#### [What to do]
Reproduce all of the rows below verbatim, leaving out the pictures.

[Start of Exercise inputs]

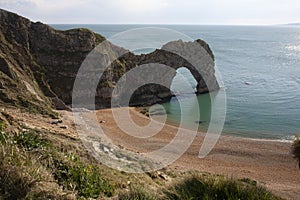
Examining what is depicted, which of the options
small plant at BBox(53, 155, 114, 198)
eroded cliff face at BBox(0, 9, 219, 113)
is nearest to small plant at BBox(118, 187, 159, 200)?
small plant at BBox(53, 155, 114, 198)

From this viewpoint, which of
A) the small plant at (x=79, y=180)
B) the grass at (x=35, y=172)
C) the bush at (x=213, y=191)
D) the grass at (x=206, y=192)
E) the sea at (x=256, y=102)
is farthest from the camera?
the sea at (x=256, y=102)

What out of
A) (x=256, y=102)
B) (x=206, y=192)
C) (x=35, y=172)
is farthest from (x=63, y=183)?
(x=256, y=102)

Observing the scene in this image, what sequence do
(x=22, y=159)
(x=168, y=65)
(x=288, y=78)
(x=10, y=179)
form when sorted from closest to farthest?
(x=10, y=179), (x=22, y=159), (x=168, y=65), (x=288, y=78)

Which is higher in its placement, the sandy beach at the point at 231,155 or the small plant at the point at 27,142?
the small plant at the point at 27,142

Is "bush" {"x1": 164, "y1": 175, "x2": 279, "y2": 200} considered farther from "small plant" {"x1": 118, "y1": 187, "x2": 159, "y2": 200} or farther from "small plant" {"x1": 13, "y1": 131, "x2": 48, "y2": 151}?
"small plant" {"x1": 13, "y1": 131, "x2": 48, "y2": 151}

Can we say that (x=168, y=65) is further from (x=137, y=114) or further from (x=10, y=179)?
(x=10, y=179)

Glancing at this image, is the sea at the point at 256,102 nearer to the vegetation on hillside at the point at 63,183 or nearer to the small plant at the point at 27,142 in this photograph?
the vegetation on hillside at the point at 63,183

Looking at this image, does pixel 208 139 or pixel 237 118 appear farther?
pixel 237 118

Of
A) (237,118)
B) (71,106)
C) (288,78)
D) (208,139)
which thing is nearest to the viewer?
(208,139)

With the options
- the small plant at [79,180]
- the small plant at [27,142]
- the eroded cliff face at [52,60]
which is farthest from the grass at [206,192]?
the eroded cliff face at [52,60]

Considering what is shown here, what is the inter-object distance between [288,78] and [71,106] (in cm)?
4747

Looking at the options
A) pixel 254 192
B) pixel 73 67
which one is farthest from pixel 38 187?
pixel 73 67

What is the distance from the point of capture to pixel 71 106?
1399 inches

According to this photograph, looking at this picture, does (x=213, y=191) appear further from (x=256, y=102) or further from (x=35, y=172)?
(x=256, y=102)
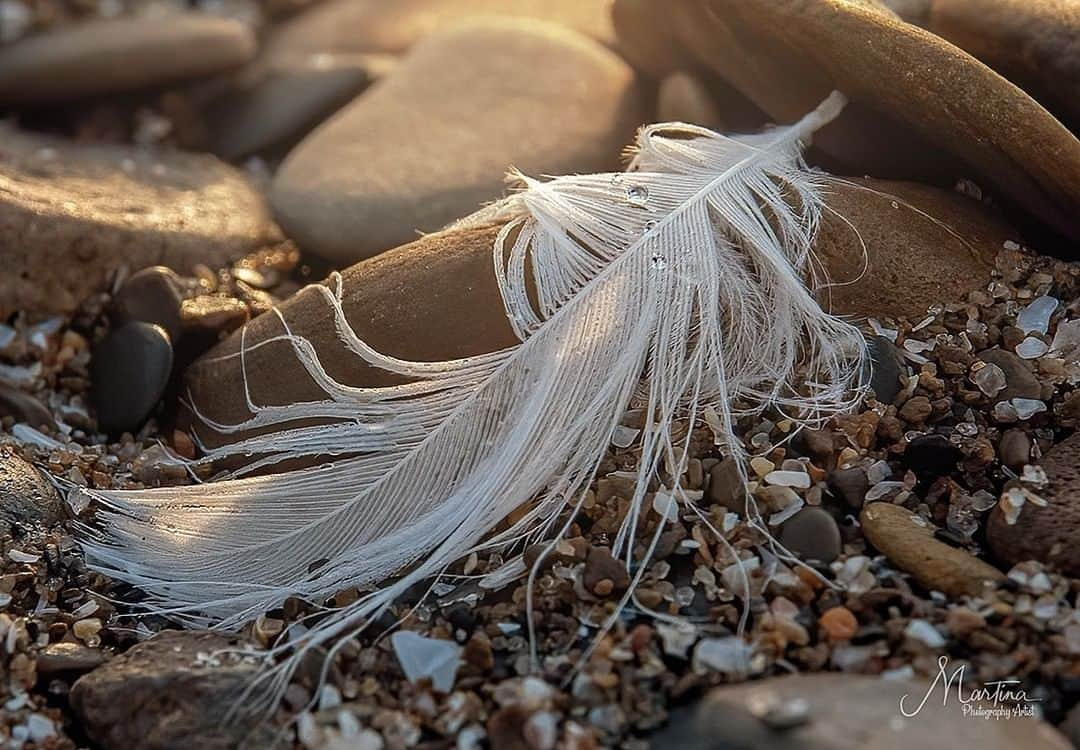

[End of Exercise inputs]

#### [Written response]
Examining what is depicted, which of the options
small plant at BBox(53, 155, 114, 198)
eroded cliff face at BBox(0, 9, 219, 113)
is nearest to small plant at BBox(118, 187, 159, 200)?
small plant at BBox(53, 155, 114, 198)

From this viewpoint, which of
A) the small plant at (x=79, y=180)
B) the grass at (x=35, y=172)
C) the bush at (x=213, y=191)
D) the grass at (x=206, y=192)
E) the sea at (x=256, y=102)
is farthest from the camera?
the sea at (x=256, y=102)

What out of
A) (x=256, y=102)
B) (x=206, y=192)
C) (x=35, y=172)
is farthest from (x=63, y=183)?
(x=256, y=102)

Observing the scene in this image, what sequence do
(x=22, y=159)
(x=168, y=65)
(x=288, y=78)
(x=10, y=179)
form when sorted from closest to farthest?
(x=10, y=179), (x=22, y=159), (x=168, y=65), (x=288, y=78)

Which is higher in its placement, the sandy beach at the point at 231,155 or the small plant at the point at 27,142?
the small plant at the point at 27,142

Is "bush" {"x1": 164, "y1": 175, "x2": 279, "y2": 200} considered farther from "small plant" {"x1": 118, "y1": 187, "x2": 159, "y2": 200} or farther from "small plant" {"x1": 13, "y1": 131, "x2": 48, "y2": 151}?
"small plant" {"x1": 13, "y1": 131, "x2": 48, "y2": 151}

Can we say that (x=168, y=65) is further from (x=137, y=114) or further from (x=10, y=179)?
(x=10, y=179)

Glancing at this image, is the sea at the point at 256,102 nearer to the vegetation on hillside at the point at 63,183 or nearer to the small plant at the point at 27,142 in this photograph?
the vegetation on hillside at the point at 63,183

Looking at this image, does pixel 208 139 or pixel 237 118 appear farther?
pixel 237 118

Of
A) (237,118)
B) (71,106)
C) (288,78)
D) (208,139)
which thing is nearest to the viewer?
(208,139)

With the options
- the small plant at [79,180]
- the small plant at [27,142]
- the eroded cliff face at [52,60]
which is farthest from the grass at [206,192]?
the eroded cliff face at [52,60]

Considering what is shown here, what is the inter-object distance between [288,78] and [71,106] (in cm)?
4747

Looking at the options
A) pixel 254 192
B) pixel 73 67
which one is farthest from pixel 38 187?
pixel 73 67

What is the distance from the point of capture to pixel 71 106?
1399 inches

According to this photograph, looking at this picture, does (x=213, y=191) appear further from (x=256, y=102) or further from (x=35, y=172)?
(x=256, y=102)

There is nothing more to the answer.